Texte à lire:

◆ ◆ ◆ ◆ ◆ ◆ ◆

Aucune autre terre d’Irlande n’a réussi un mariage aussi majestueux entre ses lacs, ses montagnes, ses landes et l’océan. Un décor empreint de mystère où, cachés parmi les moutons et les tourbières, sommeillent partout des souvenirs de l’histoire gaélique.

La porte du Connemara se nomme Galway, cité portuaire aux ruelles colorées d’où s’échappent, presque comme une évidence, les airs enivrants de mélodies celtiques s’échangeant contre quelques cents. La musique, ici comme dans toute bourgade irlandaise, est une religion qui ne divise personne. Quand elle ne s’invite pas dans les rues, ce sont les pubs qui lui offrent un écho, chaque soir, quitte à attendre que le football ou le rugby aient fini de lui piquer la vedette. Ici, dans cet ancien village de pêcheurs où Christophe Colomb aurait fait une brève escale avant de s’en aller découvrir l’Amérique, les musiciens ne sortent pas forcément leurs harpes ou leurs guitares pour amuser les âmes de passage. Ils le font parce qu’ils aiment ça, parce que le patelin possède encore de nombreux bars authentiques – notamment le bien nommé O’Connor’s, qu’une même famille fait vivre depuis plus d’un siècle, du côté le plus calme de la rivière Corrib – et, pour être tout à fait honnête, parce que sans cela Galway serait un peu triste…

Une promenade sur les quais, quelques coups d’oeil aux boutiques de Cross Street et de Quay Street, un détour par l’agréable Kennedy Park ou un petit bonjour à ce bon vieux Oscar Wilde statufié – le gaillard était originaire de Dublin, mais c’est toute l’Irlande qui en reste fière -, et la porte de Galway peut déjà presque se refermer. Certains diront qu’avant de partir, il n’est pas inutile de prendre quelques forces. Chez Mac Donagh’s, on vous affirmera que l’on sert le meilleur fish and chips de la ville, même s’il ressemble comme deux gouttes de citron à celui du voisin. Mais le plus important, c’est surtout d’avoir une bonne nuit de sommeil derrière soi. Et de prendre une très longue bouffée d’air avant d’aller admirer les décors d’une région à couper le souffle, ceux d’un Connemara  » d’une beauté sauvage, magnifique en tous points « , comme le décrivait un certain… Oscar Wilde.

◆ ◆ ◆ ◆ ◆ ◆ ◆

Extrait de données:
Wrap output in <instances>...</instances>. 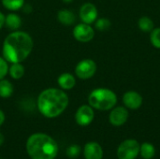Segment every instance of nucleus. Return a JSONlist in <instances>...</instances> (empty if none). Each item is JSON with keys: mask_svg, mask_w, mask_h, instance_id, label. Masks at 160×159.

◆ ◆ ◆ ◆ ◆ ◆ ◆

Série d'exercices:
**a.** Dans le texte sur Galway, réécrivez le passage allant de « Une promenade sur » jusqu'à « certain… Oscar Wilde. » en substituant « jardin public » à « Kennedy Park ».
**b.** Dans le texte sur Galway, depuis combien de temps une même famille fait-elle vivre le pub O'Connor's ?
**c.** Prolongez le texte sur Galway au-delà de sa dernière phrase.

Réponses par exercice:
**a.**
Une promenade sur les quais, quelques coups d’oeil aux boutiques de Cross Street et de Quay Street, un détour par l’agréable jardin public ou un petit bonjour à ce bon vieux Oscar Wilde statufié – le gaillard était originaire de Dublin, mais c’est toute l’Irlande qui en reste fière -, et la porte de Galway peut déjà presque se refermer. Certains diront qu’avant de partir, il n’est pas inutile de prendre quelques forces. Chez Mac Donagh’s, on vous affirmera que l’on sert le meilleur fish and chips de la ville, même s’il ressemble comme deux gouttes de citron à celui du voisin. Mais le plus important, c’est surtout d’avoir une bonne nuit de sommeil derrière soi. Et de prendre une très longue bouffée d’air avant d’aller admirer les décors d’une région à couper le souffle, ceux d’un Connemara  » d’une beauté sauvage, magnifique en tous points « , comme le décrivait un certain… Oscar Wilde.

**b.** Depuis plus d'un siècle.

**c.**
LA ROUTE CÉLESTE

Cap vers l’ouest irlandais et toutes les histoires qui l’accompagnent, gravées à la fois dans ses pierres, ses falaises et même ses îles qui ont choisi le berceau de l’océan. Nous sommes sur une portion de la Wild Atlantic Way, la plus longue route côtière balisée… du monde, avec 2 500 km d’asphalte, de virages et de panoramas qui se laissent apprivoiser à l’unique condition d’accepter les humeurs des nuages, lunatiques à souhait. En se dirigeant vers Clifden, on traverse de véritables poèmes naturels, où la tourbe se reflète sur l’eau, où les poneys et les moutons semblent ébahis par les teintes rousses des landes, à quelques pas de villages qui vivent aujourd’hui dans la tranquillité la plus méritée, loin des souvenirs du sanguinaire Cromwell ou de la Grande Famine de 1845.

On passe notamment par Carraroe, Carna, Cashel ou Roundstone, qui méritent autant le bol d’Eire que l’inévitable pause Guinness, celle-ci étant à consommer avec une modération que les habitants du coin ne connaissent pas toujours. Puis, à Clifden, petite ville considérée comme la  » capitale  » du Connemara grâce à ses… 2 000 habitants, on ne peut que s’offrir une véritable étape. D’abord en raison d’une anecdote méconnue : en juin 1919, le lieu vit atterrir le premier vol transatlantique de l’histoire – piloté par un tandem d’aviateurs -, huit ans avant l’homologation officielle de Charles Lindbergh – qui réalisa l’exploit en solitaire. Ensuite parce que nous arrivons ici au point de départ d’un itinéraire somptueux qui mérite presque à lui seul d’aller sentir les bruyères du Connemara : la Sky Road. S’échappant à travers la péninsule de Kingstown en épousant les contours de la côte découpée, cette boucle d’à peine une dizaine de kilomètres – autos, vélos et bottines de marche s’y côtoient – constitue un tableau bleu et vert façonné pour séduire. On y aperçoit notamment les ruines d’un château bâti par un certain John D’Arcy, jeune noble originaire de Galway qui peupla de moutons les collines du coin avant de fonder la ville de Clifden au début du XIXe siècle. Et quand le sommet de cette  » route du ciel  » est atteint, à environ 150 m au-dessus du niveau de la mer, le point de vue sur les flots agités de l’Atlantique est tout simplement éblouissant.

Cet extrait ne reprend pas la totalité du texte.